*BS*Mark Winter continues his new weekly column with a reminiscence of the impact a substitute can make at any level…*BF*
A week or so ago, I offered to write a Dover Sunday League column for this website. Having been very politely turned down, it wasn’t too difficult for me to appreciate why such scribblings wouldn’t have been appropriate here.
In essence, I’d simply be asking the club to indulge me while I mercilessly take the rise out of my mates. Having earned a few quid for the better part of 14 years doing just that, I’m happy to cut my losses and accept that I had a good run for somebody else’s money.
No matter, as the comings and goings in the local league have given me a wealth of anecdotes to dip into from time to time, particularly when I’m seeking to raise a chuckle and illustrate the lighter side of the game. Hence I shall crave your indulgence as I relate the tale of how I was privileged enough to have witnessed the most remarkable contribution ever made by a substitute (I expect) in the league’s 46-year history.
Our story is set in the 2001-2002 season when over-40s side Bull Fossils are making a reasonable fist of competing against much younger sides in the Dover & District Sunday Football League. Having bucked up after a slow start, the Coffin Dodgers, as they are known locally, were drawn at home in the Diesel Johnny Cup to a club with a proud and distinguished history: Snowdown Colliery Welfare.

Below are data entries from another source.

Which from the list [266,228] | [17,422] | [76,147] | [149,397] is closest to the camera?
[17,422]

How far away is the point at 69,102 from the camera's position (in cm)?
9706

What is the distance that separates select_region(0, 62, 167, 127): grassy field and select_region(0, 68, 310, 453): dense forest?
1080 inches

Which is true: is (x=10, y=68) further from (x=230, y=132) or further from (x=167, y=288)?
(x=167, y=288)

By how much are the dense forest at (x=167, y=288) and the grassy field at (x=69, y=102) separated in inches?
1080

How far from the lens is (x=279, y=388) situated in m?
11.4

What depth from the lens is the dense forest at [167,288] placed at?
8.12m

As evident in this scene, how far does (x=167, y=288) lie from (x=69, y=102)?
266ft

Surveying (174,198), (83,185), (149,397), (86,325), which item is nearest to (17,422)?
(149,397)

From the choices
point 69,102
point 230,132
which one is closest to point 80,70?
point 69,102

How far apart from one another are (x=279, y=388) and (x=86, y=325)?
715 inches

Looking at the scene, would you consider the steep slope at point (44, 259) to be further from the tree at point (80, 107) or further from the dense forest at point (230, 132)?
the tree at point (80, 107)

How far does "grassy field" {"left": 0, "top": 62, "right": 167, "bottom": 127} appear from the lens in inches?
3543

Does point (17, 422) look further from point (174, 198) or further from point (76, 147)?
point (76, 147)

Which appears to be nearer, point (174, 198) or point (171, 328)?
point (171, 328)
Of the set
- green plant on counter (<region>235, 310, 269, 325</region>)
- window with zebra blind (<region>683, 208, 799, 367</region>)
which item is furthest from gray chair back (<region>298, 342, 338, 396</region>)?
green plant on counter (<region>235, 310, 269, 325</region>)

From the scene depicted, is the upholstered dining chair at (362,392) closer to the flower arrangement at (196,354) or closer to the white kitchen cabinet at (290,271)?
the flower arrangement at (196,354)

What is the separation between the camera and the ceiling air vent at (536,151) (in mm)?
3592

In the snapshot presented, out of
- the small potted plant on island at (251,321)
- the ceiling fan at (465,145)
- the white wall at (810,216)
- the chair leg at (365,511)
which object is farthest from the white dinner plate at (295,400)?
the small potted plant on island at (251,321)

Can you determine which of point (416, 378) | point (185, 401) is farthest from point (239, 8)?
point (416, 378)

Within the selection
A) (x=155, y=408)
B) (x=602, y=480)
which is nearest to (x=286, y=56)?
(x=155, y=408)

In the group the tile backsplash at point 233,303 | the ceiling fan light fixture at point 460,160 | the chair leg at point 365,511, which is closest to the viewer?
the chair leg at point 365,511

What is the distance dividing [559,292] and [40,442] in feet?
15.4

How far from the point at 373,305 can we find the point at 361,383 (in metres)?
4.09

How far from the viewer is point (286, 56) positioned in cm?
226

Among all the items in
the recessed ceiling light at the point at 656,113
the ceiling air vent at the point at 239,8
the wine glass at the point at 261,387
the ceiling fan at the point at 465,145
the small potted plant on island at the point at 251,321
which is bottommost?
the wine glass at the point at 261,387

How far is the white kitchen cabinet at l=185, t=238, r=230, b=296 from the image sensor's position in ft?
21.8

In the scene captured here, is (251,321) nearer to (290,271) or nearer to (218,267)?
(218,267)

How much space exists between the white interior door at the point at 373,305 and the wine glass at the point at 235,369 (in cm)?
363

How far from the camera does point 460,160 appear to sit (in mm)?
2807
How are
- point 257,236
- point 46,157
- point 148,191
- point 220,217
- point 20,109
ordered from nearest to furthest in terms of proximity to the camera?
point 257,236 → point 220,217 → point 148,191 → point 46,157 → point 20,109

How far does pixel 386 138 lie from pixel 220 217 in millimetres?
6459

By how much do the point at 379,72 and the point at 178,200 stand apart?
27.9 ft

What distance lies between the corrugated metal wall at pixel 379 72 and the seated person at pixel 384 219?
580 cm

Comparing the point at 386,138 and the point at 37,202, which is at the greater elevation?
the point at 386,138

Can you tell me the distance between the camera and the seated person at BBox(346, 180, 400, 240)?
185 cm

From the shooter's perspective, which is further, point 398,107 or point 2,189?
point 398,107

“At home” was the message that everyone got, apart from one Fossils’ squad member. In these days of super-injunctions, I shall recognise the fellow’s right to privacy to a degree; let’s simply call him Fraser if for no other reason than this is actually his name. Fraser, an amiable and highly intelligent Scotsman on his day, had turned up at Snowdown’s Spinney Lane ground, some 12 miles away from the Danes in Dover where the tie was about to kick off. Responding admirably to the clarion cry, “you’re sub, get yourself here double quick,” Fraser quite literally got on his bike to ensure that he was kitted out and ready to strut his not inconsiderable stuff some 10 minutes after the start of what proved to be an end-to-end affair between two well-matched sides.
‘Ready’ might not be the most appropriate adjective to describe his situation, however. Fraser needed a further 10 minutes to appreciate that the game he was watching during his warm-up run wasn’t actually ours. When the penny dropped that we’d swapped shirts with another club to avoid a colour clash with the Colliers, he joined the rest of us on the touchline of an adjacent pitch. In the finest traditions of the Sunday morning game, Fraser took, squarely on the chin, a volley of good-natured abuse that was harsh, yet fair and unremitting. As the game itself became a support act to some top-notch Vaudevillian cabaret, Snowdown scored twice to take a lead into the half-time interval.
Many, I’m certain, will share my view that when a day starts this badly it seldom improves. As something of a weedy pigeon, I would almost certainly have returned to a horizontal position under my duvet long before reaching this juncture. Luckily, our ebullient Braveheart was made of much sterner stuff and if the two fine goals he scored during his second half cameo didn’t fit his dullard-of-the-day persona, they were very much in keeping with the fabulous game they decided in the Fossils’ favour. Such was the quality of our hero’s first goals of the season, they seemed certain to erase all memory of his earlier misfortunes. Or would have done in a fair and just world.
It was some time after the final whistle that we discovered, with celebrations of an unexpected victory well under way in the dressing room, that the man of the hour was nowhere to be seen. Subsequent investigations revealed that Fraser, with hands on hips and adopting a semblance of a man-of-action gait, was still on the pitch and standing adjacent to the centre spot where he had placed the match ball. In short, the man who’d won the game had no idea he’d done so, and was waiting to kick off extra time, being oblivious to the fact that we’d taken an early lead before his arrival and had won the game 3-2.
Fraser’s protestations that he should have been alerted to this fact were reasonable, but dismissed under the where-would-have-been-the-fun-in-that principal. 10 years on and pushing 50 rather firmly, our man still turns out regularly and still hopes to live this story down.
I find his optimism misplaced but quite touching.